Was mich aber umhaut: Allein der Gedanke, mal was leicht zu nehmen, wirkt auf mich heute wie ein Fund aus dem Pleistozän.

Klar, ich bin Deutscher. Bei einer Weltmeisterschaft im Takeiteasy hätte eine deutsche Nationalmannschaft wahrscheinlich nie auch nur die Vorrunde erreicht. Deutsche haben die Kfz-Hauptuntersuchung erfunden und die U6-Untersuchung beim Kinderarzt. Beides ist super. Mit seiner Grübelei und seinem Perfektionismus hat unser Kulturkreis viel Sinnvolles auf die Beine gestellt, während Länder und Regionen, in denen „Take it easy“ Staatsreligion ist, vergleichsweise wenig auf die Kette gekriegt haben. Was unsere Vorfahren geschafft haben, schafft man nicht, wenn man ewig alles leichtnimmt. Adam Ries hat herausgefunden, dass fünf keine gerade Zahl ist, und Konrad Zuse hat’s bestätigt.

Wir können auch locker sein. Also, vergleichsweise. In den 90er-Jahren, als auf einmal keine atomare Vernichtung mehr drohte und wir munter reisen konnten, wohin wir wollten, waren wir an manchen Tagen nachgerade entspannt.

Dann kam Mohammed Atta und hat uns die gute alte Angst zurückgebracht. Dann das Kyoto-Protokoll, und nach und nach wurde den Leuten klar, dass uns wieder eine Art Vernichtung droht, nur dass dieses Mal jeder aufgerufen ist, seinen Teil dazu beizutragen, dass es nicht so schlimm wird. Social Media eroberte unseren Alltag, Flüchtlingswellen kamen, und seit die Rechten und die Linken sich gegenseitig hochschaukeln, abwechselnd überempfindlich und entfesselt, hat man ja fast schon ein schlechtes Gewissen, auch mal was leicht zu nehmen.

Gleichzeitig wächst der Druck, sich selbst zu optimieren. Wenn ich mal – selten genug – in die Fitnessbude schlurfe, höre ich, wie die Jungs sich über den optimalen Eiweißdrink unterhalten und darüber, dass einer zuletzt 200 Gramm Muskelmasse zugelegt hat.

Ich bin ja selbst nicht besser: Ich will alles richtig machen, gewissenhaft, es allen recht machen, bis zur Selbstaufgabe. Na gut, ich gönne mir auch Entspannung: Dann gucke ich mir die Kommentare von Extremisten auf Social Media an und nerve sie mit Diskussionen.

Dass „Take it easy“ nicht gerade das Gebot der Stunde ist, hat ja gute Gründe. Tatsächlich stehen wir vor Aufgaben, die wir keinesfalls auf die leichte Schulter nehmen sollten. Krieg, Klimawandel, Desinformation, Bildungsmisere, Überschuldung, ja gut, ich hör schon auf. Jetzt auch noch die Inflation, da wird selbst das Einkaufen zur Mathestunde.

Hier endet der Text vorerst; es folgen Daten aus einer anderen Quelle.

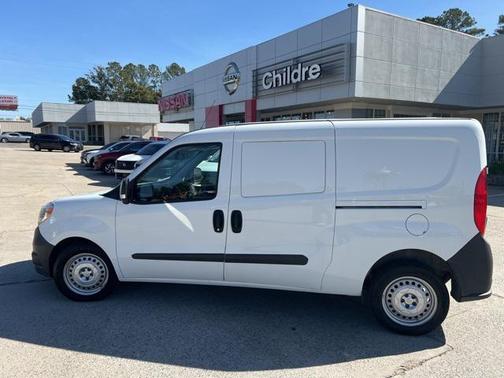 2019 RAM ProMaster City Tradesman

Dazu hat noch jeder sein eigenes Päckchen zu tragen. In meiner Branche zum Beispiel werden gleichzeitig Stellen abgebaut, Leute rausgeschmissen und Honoraretats für freie Mitarbeiter gekürzt; die Folge: Die Rausgeschmissenen machen sich Sorgen, die Kostenstellenverantwortlichen müssen Kreise quadratieren, die Freien kriegen keine Aufträge mehr, die Festen werden ausgequetscht.

Aber wo bleibt dann die Leichtigkeit? Was soll, was darf man noch easy taken?

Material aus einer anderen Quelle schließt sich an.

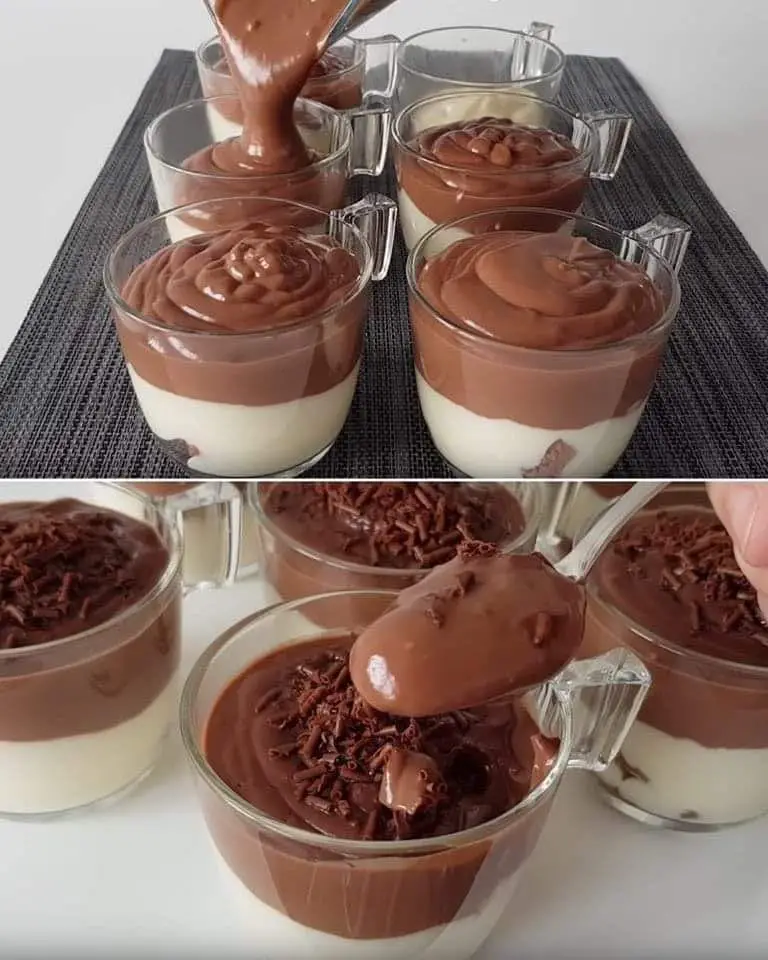 Dessert « Cups » Sans Cuisson : Une Douceur Raffinée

Mein Vorschlag: die nicht so wichtigen Dinge. Wenn wieder Leute an die Decke gehen, weil gegendert wird oder nicht gegendert wird: Take it easy. Wenn einer anders fährt, als ich es täte, oder sich übers Thema Tempolimit aufregt: Take it easy. Wenn einer anders isst, als ich es täte: Take it easy. Und wenn mein Fußballverein … okay, nein, ich will nicht zu viel verlangen.

 

Welche Vorschläge habt Ihr: Wobei sollte man sich ruhig mal lockermachen?